Minced Angus beef, American cheese, lettuce, tomato and ShackSauce sandwiched in a bun, the ShackBurger was on par with In-N-Out! It was freshly cooked, juicy but not soggy, tasty but not messy.
I love the uniformity of crinkle cut fries, each baton is equally golden and crunchy. I was on alert for the hovering pigeons, watchful over my fries.
The custard was suffering in the heat. I scooped quickly, each spoonful of vanilla custard was studded with chopped almonds and I finally found the hot fudge swirled on the bottom of the cup!
The last of the Aussie visitors has been in the Four Corners region for a couple of months. Ms W was enjoying a weekend in a city, and we had lunch with her in the heart of Seattle. Pike Place Market was crowded on Seafair weekend but we were seated quickly at Etta’s.
With a long street frontage, Etta’s has two dining rooms separated by the entrance foyer. Both have an abundance of natural light and have booths for cosy conversations.
Dozens of colourful glass lamp shades hang from the ceiling and vibrant paintings decorate the walls. The corner bar was full and the TV tuned to a sports channel.
We were all curious about the Bloody Freeman brunch cocktail and Ms W bravely ordered one. Our eyes widened and there was a collective exclamation when the waiter delivered it.

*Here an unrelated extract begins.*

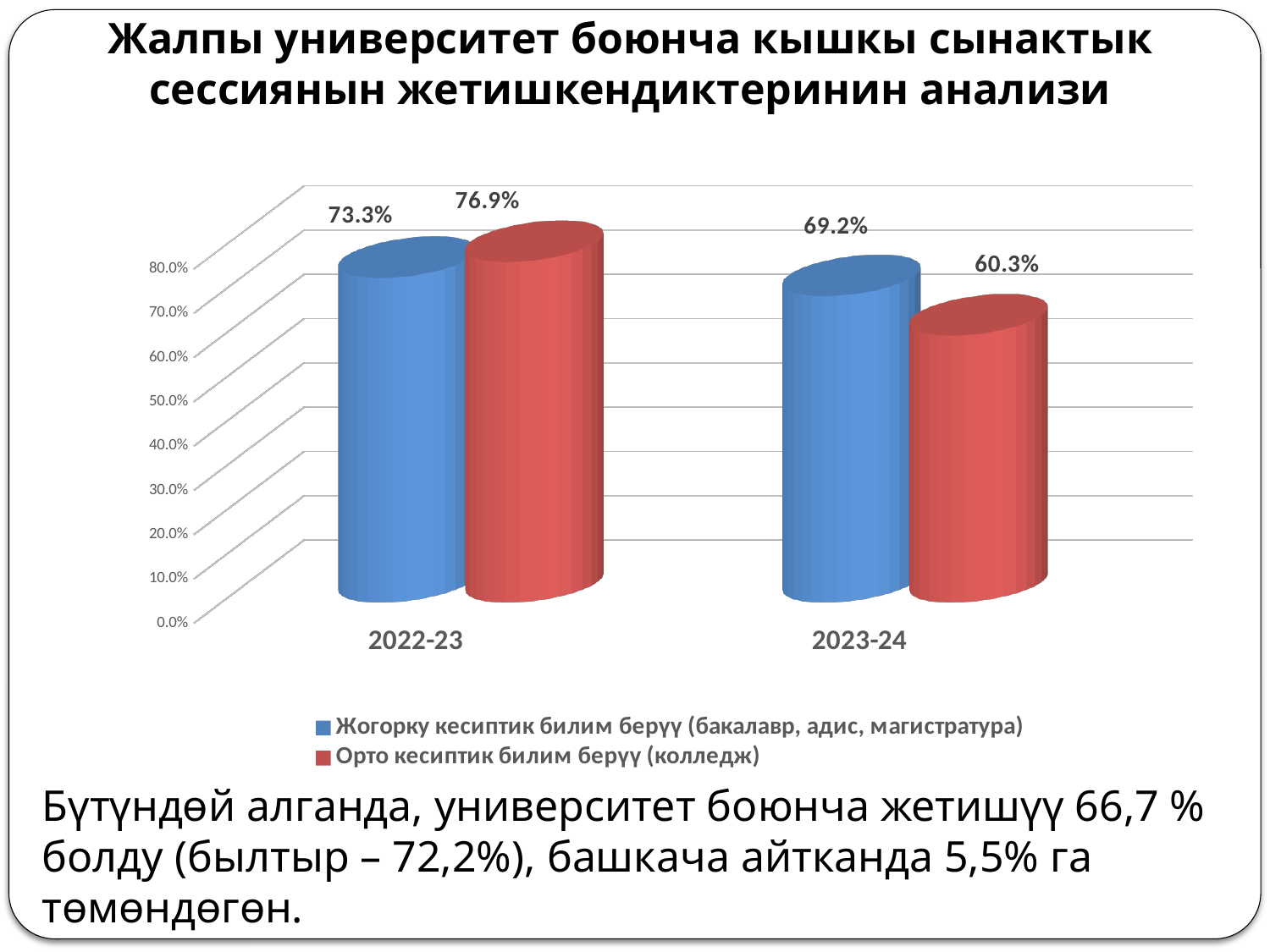
What is the value for Жогорку кесиптик билим берүү (бакалавр, адис, магистратура) in 2023-24? 69.2% What is the value for Орто кесиптик билим берүү (колледж) in 2023-24? 60.3% Which is larger: the Жогорку кесиптик билим берүү value in 2022-23 or in 2023-24? 2022-23 Which series has the lowest value in 2023-24? Орто кесиптик билим берүү (колледж) How many series does the legend list? 2 How many categories are shown on the x axis? 2 What is the difference between the Орто кесиптик билим берүү (колледж) values for 2022-23 and 2023-24? 16.6% What kind of chart is shown on the slide? Bar chart What is the value for Орто кесиптик билим берүү (колледж) in 2022-23? 76.9% Do the values for Орто кесиптик билим берүү (колледж) rise or fall from 2022-23 to 2023-24? Fall Which series has the highest value in 2022-23? Орто кесиптик билим берүү (колледж) What is the value for Жогорку кесиптик билим берүү (бакалавр, адис, магистратура) in 2022-23? 73.3%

A roasted pork rib balanced precariously on a toothpick of olive and asparagus. The short glass of house Bloody Mary was thickly rimmed with salt and served with a ‘beer caddy’.
Ms W declared the meaty rib delicious. The Bloody Mary was strong and the beer chaser was a palate cleanser for her meal.
The burger fiend that he is, Mr S chose the Oregon beef burger with smoky Jack cheese, bacon and fries. We’re yet to get accustomed to being asked how we would like our patties cooked. ‘Well done’ is my automatic response for it’s not steak!
Mr S rated this burger ‘good’. The bun was a little large for the patty but the strips of bacon were crispy and the shoestring fries crunchy.
I was mulling over the Hangtown fry, bacon scramble with fried oysters and spicy sour cream. Mr S dislikes cooked oysters and advised against it so I opted for the fish fry. Encased in golden crumbs, the pieces of Alaskan cod were flaky and moist which I dipped repeatedly in the tangy tartare sauce.
We heard a deep rumble as we were leaving and looked out to see the Blue Angels roar across the sky in formation.
Ms W farewelled us with a party invitation and we weaved through the masses to fill our bag with summer fruits.